____ EXTRACT TO READ
Some final thoughts on “They Drive By Night” and “High Sierra.”  Both were produced by Mark Hellinger nad Hal Wallis for Warner Brothers, both were directed by Raoul Walsh, both had Ida Lupino, obviously, and Humphrey Bogart, with solid supporting casts from the WB company of contract players.  Both films, essentially had the same production units and were considered “A” pictures at the time of their release five months apart:  a general American release in August of 1940 for “They Drive By Night” and January 1941 for “High Sierra.”  But with all the similarities, there are significant, identifiable differences in the two films.

Let’s start with the smaller, or more accurately, the less obvious ones.  “They Drive By Night,” despite its title and its first half story of the work and lives of over-the-road truckers, is an interior film.  And not just the “courtroom melodrama” of the second half.  The entire film was shot on Warner Brothers sound stages or back lots, including the driving sequences (which are actually minimal), with the exception of the special effects crash sequences.

“High Sierra,” despite its title and sunny opening and picturesque closing sequences, is also essentially an interior film until the final 20 minutes.  Gangsters holed up in mountain cabin planning the robbery of jewels from a resort hotel safe.  This does change after the disastrous robbery and the film moves outdoors in the final sequence leading to the climax literally high in the Sierras.  The location sequences alone do not make “High Sierra” a  better film, but it is almost unimaginable that “High Sierra” would be nearly as good if its story turned inward and finished with the capture, incarceration and trial of Roy Earle.  Perhaps it is simply a better story, or a better screen adaptation of the original story, or as was the case in both films, a novel.
________
____ GIVEN ENTRIES
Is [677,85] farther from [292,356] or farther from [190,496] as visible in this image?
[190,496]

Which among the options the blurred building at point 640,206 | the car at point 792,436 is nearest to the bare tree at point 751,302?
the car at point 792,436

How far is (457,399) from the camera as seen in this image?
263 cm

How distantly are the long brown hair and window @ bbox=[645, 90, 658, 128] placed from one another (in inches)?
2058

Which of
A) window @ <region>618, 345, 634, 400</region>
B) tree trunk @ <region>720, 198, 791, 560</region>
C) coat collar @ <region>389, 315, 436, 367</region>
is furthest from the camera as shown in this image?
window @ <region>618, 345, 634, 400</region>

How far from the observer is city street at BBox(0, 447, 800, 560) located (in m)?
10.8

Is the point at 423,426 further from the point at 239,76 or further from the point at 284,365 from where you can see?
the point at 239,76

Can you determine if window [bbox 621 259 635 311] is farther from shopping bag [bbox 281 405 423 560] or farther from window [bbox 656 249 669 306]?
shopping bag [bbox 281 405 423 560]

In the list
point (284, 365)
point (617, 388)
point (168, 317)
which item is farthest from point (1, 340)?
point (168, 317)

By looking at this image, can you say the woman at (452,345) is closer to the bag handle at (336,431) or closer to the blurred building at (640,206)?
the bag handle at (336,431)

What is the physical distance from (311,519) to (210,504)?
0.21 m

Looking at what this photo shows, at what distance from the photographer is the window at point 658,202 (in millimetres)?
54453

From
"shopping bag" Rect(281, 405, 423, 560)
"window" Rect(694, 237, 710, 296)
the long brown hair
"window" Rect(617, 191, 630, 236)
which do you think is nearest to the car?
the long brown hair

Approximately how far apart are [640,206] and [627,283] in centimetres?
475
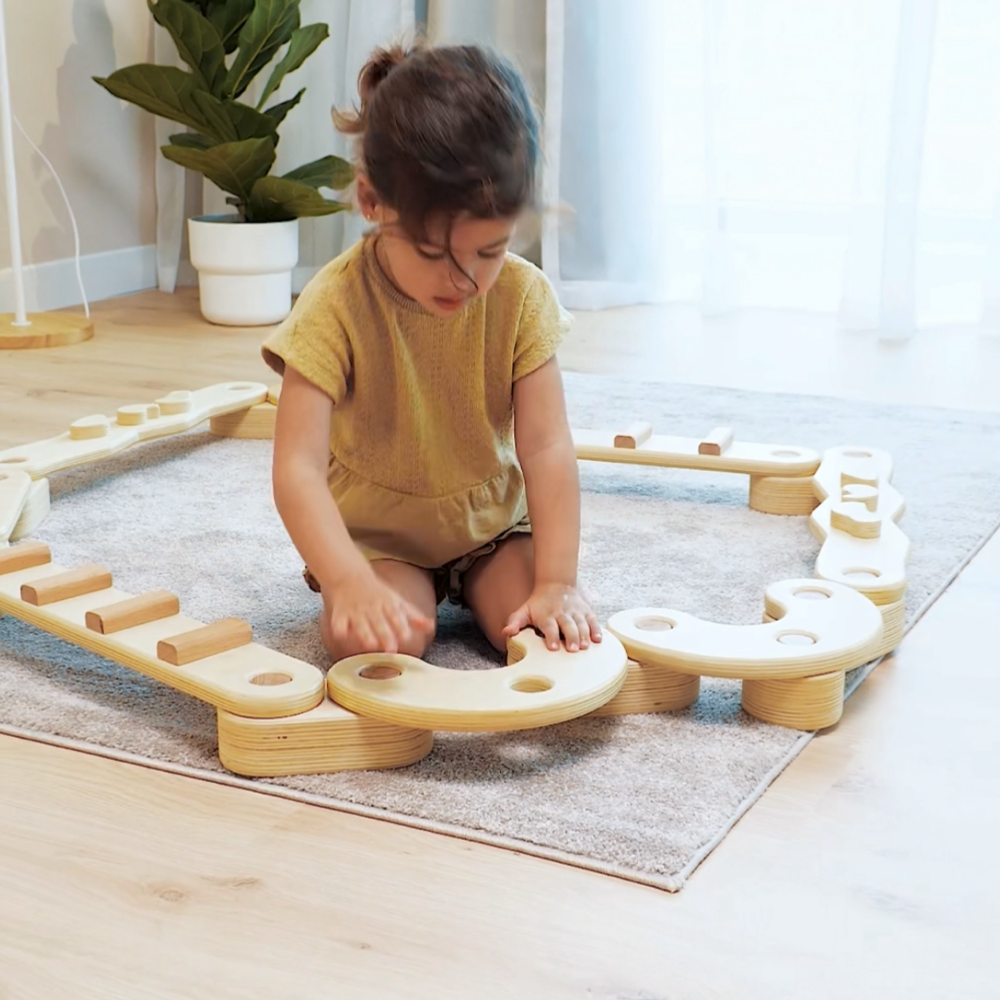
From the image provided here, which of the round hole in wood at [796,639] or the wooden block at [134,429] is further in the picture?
________
## EXERCISE SET
1/ Reproduce the passage of the film commentary from "Let’s start with" up to and including "effects crash sequences.".
2/ According to the film commentary, when did "They Drive By Night" have its general American release?
3/ Using the film commentary, explain why "They Drive By Night" counts as an interior film even though its first half follows over-the-road truckers.

## SOLUTIONS IN ORDER
1/
Let’s start with the smaller, or more accurately, the less obvious ones.  “They Drive By Night,” despite its title and its first half story of the work and lives of over-the-road truckers, is an interior film.  And not just the “courtroom melodrama” of the second half.  The entire film was shot on Warner Brothers sound stages or back lots, including the driving sequences (which are actually minimal), with the exception of the special effects crash sequences.

2/ August 1940.

3/ The entire film was shot on Warner Brothers sound stages or back lots, including the driving sequences. The only exception was the special effects crash sequences.